A: I’m going to avoid Chinese stocks because the American ones are so much better. You want to buy the quality at the discount, not the marginal, high-risk political footballs at a discount. And China will remain high-risk as long as they are abandoning capitalism. If you have to buy one Chinese stock, I would say Alibaba (BABA); you could get a double on that. But remember it is a high-risk trade—if the Chinese government wants to roll Jack Ma up in a carpet and kidnap him to Western Chinese re-education camp, the stock will get slaughtered. And that’s been happening increasingly with the heads of major companies in the Middle Kingdom.

Q: When this current route comes to an end, should we look to enter the market with 50% margin on stocks like Tesla (TSLA)?

A: It’s never sensible to go to 50% margin because if the stocks drop 50%, you are completely wiped out—you’ve lost everything. Plus, coming back from a loss is one thing; coming back from zero is impossible. So, I would not recommend that. You might do a safe stock like Apple (APPL), with a 2% dividend, and then at least you’re getting a double dividend. You only do the 50% margin on the safest, high dividend stocks.

Q: Amazon (AMZN) is on its way down. What is your expectation for the $3200/$3400 vertical bull call spread in January 2023?

A: I think you could make money on that. It may not be the full amount of the spread, but you’ll definitely get a big increase from current levels, because when we do get a second half rally, it will be tech-led, and Amazon has already had a horrific decline. What you might consider is rolling your strike down, taking the loss on the 3200/3400 and rolling down to like a $2,000/$2,200 in twice the size, and you’ll make your money back that way.

Q: For those of us thinking about LEAPS, how should we start to buy in—20, 30, 50% right now?

A: Well, first of all, you only do them on down days like today, when the market is down 800, and you scale in. 20% now, 20% higher or lower, and 20% again higher or lower. But you really want to be saving cash for days like this because You want to feel smarter than everybody else, and they absolutely will hit any bid on a down day, and that's where your LEAPS fills are really excellent, is on a down day like this.

Q: Can the Fed avoid another policy mistake? Because it seems that not only are they heading for high inflation, but layoffs are coming as well, and even with that I’m sure they will perform a soft landing of sorts.

DATASET ROWS:
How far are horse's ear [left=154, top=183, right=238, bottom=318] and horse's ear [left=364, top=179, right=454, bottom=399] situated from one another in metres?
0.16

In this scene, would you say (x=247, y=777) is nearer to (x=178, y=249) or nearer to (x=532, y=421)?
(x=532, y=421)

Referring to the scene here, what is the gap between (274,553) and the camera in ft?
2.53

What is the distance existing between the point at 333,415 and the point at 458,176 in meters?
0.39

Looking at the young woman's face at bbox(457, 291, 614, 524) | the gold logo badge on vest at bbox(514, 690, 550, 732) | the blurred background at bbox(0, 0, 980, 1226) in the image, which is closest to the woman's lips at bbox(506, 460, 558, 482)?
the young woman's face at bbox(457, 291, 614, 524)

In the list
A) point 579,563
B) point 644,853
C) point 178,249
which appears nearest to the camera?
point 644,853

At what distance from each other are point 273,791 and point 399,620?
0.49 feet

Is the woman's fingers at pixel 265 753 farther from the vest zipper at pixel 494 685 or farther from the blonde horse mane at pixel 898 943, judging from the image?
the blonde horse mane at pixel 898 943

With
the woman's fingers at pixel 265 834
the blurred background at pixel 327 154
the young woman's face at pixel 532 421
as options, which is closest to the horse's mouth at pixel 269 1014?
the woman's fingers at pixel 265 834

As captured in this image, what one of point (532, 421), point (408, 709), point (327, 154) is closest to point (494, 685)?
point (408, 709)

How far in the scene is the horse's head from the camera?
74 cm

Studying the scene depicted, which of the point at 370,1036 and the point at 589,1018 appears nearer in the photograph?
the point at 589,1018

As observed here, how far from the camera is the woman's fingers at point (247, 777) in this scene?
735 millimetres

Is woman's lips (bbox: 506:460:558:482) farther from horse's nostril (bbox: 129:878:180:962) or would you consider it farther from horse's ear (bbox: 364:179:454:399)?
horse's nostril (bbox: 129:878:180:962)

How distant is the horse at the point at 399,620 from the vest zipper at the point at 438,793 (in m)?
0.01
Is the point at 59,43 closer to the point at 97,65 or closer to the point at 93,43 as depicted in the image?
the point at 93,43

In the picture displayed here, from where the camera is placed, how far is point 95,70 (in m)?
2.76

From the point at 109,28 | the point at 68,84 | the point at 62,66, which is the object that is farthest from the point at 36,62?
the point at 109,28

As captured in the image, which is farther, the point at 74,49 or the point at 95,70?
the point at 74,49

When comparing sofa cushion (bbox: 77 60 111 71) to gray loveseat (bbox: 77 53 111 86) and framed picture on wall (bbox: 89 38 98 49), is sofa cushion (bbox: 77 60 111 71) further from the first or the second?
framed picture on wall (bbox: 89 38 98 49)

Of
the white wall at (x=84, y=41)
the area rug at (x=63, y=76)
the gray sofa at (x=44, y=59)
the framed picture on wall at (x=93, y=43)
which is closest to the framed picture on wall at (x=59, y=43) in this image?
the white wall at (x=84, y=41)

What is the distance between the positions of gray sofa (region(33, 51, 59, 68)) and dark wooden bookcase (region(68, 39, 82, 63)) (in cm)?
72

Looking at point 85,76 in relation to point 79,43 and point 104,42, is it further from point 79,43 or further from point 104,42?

WHAT IS BEING ASKED: Rewrite the market Q&A passage starting at "A: I’m going" and ending at "the Middle Kingdom.", swapping "discount" for "bargain price".

OUTPUT FOR THIS EXERCISE:
A: I’m going to avoid Chinese stocks because the American ones are so much better. You want to buy the quality at the bargain price, not the marginal, high-risk political footballs at a bargain price. And China will remain high-risk as long as they are abandoning capitalism. If you have to buy one Chinese stock, I would say Alibaba (BABA); you could get a double on that. But remember it is a high-risk trade—if the Chinese government wants to roll Jack Ma up in a carpet and kidnap him to Western Chinese re-education camp, the stock will get slaughtered. And that’s been happening increasingly with the heads of major companies in the Middle Kingdom.